Régulièrement tancée par les joueuses et les médias pour ce déséquilibre, l’organisation a souvent justifié sa position par l’assurance d’un temps de jeu plus conséquent chez les hommes, qui jouent au meilleur des cinq sets. Avec un seul match par soirée, la crainte que les spectateurs payant uniquement pour le match nocturne n’en aient pas pour leur argent reste l’argument numéro un d’Amélie Mauresmo, la directrice du tournoi.

« Au moins, on est sûrs de voir des stars »

Pourtant, l’heure n’était pas à l’inquiétude dans les allées à 20 heures, quelques instants avant le début de la partie. « On ne vient pas forcément pour voir des matchs longs, on vient aussi pour l’ambiance », confie Magdalena, ravie de la programmation. « Cette année, chez les garçons, il n’y a que des inconnus », sourit-elle, en faisant référence à l’hécatombe des têtes d’affiche observée dans le tableau masculin. « Au moins, là, on est sûrs de voir des stars. Sabalenka joue très bien, Osaka revient bien… Ça peut être intéressant et ça peut très bien durer longtemps, on ne sait pas », lâche celle qui a déboursé environ 200 euros pour son billet et celui de son fils Sébastien.

L’a priori est un peu plus négatif du côté de Xavier, entrepreneur dans le BTP, qui a offert des places à des clients. « Je me suis dit qu’ils allaient être déçus. Forcément, on aurait préféré voir un combat en cinq sets avec un Français. On rêvait de voir Moïse Kouame. » « Quand c’est pour une grosse affiche comme ce soir, ça ne me dérange pas que ce soit un match féminin », concède quant à lui Thomas, pressé de voir la nouvelle tenue portée par Naomi Osaka à son entrée sur le court.

Ultra-populaire, la Japonaise domine largement Sabalenka à l’applaudimètre lors de l’annonce des joueuses. Les 15 000 places du Chatrier sont presque toutes occupées au début du match et l’ambiance suit. Les deux stars du circuit WTA se rendent coup pour coup au cœur d’une première manche très intense, finalement remportée 7-5 en 42 minutes par la n° 1 mondiale.

Déjà plutôt en faveur d’Osaka, le public bascule totalement du côté de la Nippone lorsque celle-ci passe proche du break à 3-2 dans le deuxième set, scandant son nom à plusieurs reprises. Malgré tout, rien n’y fait : supérieure, Sabalenka l’emporte finalement en 1h27, montre en main (7-5, 6-3). Quelques rares sifflets descendent alors des tribunes, rapidement recouverts par les ovations réservées aux deux joueuses.

« Les femmes devraient aussi jouer en cinq sets »

Retrouvé à l’issue de la rencontre, Sébastien est repu. « C’était un beau match, même si c’était en deux sets, le niveau était là.
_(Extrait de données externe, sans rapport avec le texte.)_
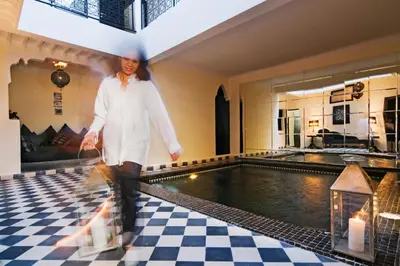 a woman walking on a checkered floor next to a swimming pool at Riad Elizabeth in Marrakech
Et puis 1h30, c’est déjà pas mal, c’est la durée d’un film », se satisfait-il. Sa mère, Magdalena, est plus partagée. « C’est dommage, on aurait aimé plus d’adversité. Il n’y avait pas match dans le deuxième set », réagit la cinquantenaire. Habituée de Roland-Garros, elle ne comprend pas pourquoi le Majeur parisien n’assure pas le coup en programmant deux rencontres au lieu d’une en night session. « L’après-midi, on a droit à plusieurs matchs, pourquoi pas aussi le soir ? ».

Un avis partagé par Ricky, spectateur américain, sorti frustré de l’enceinte. « Même pas 90 minutes, vu le prix qu’on a payé, c’est quand même limite », lâche celui qui s’est allégé de 170 euros pour assister à la rencontre. « Les femmes devraient aussi jouer en cinq sets, c’est trop court ! » Suivant le mouvement d’une centaine de fans, le New Yorkais s’est ensuite précipité vers le court Suzanne-Lenglen, ouvert à tous pour la fin de la rencontre masculine entre Frances Tiafoe et Matteo Arnaldi. « Au moins, je suis assuré de voir deux sets de plus. » Une chose est sûre, le sujet des nights à Paris n’a pas fini de faire parler.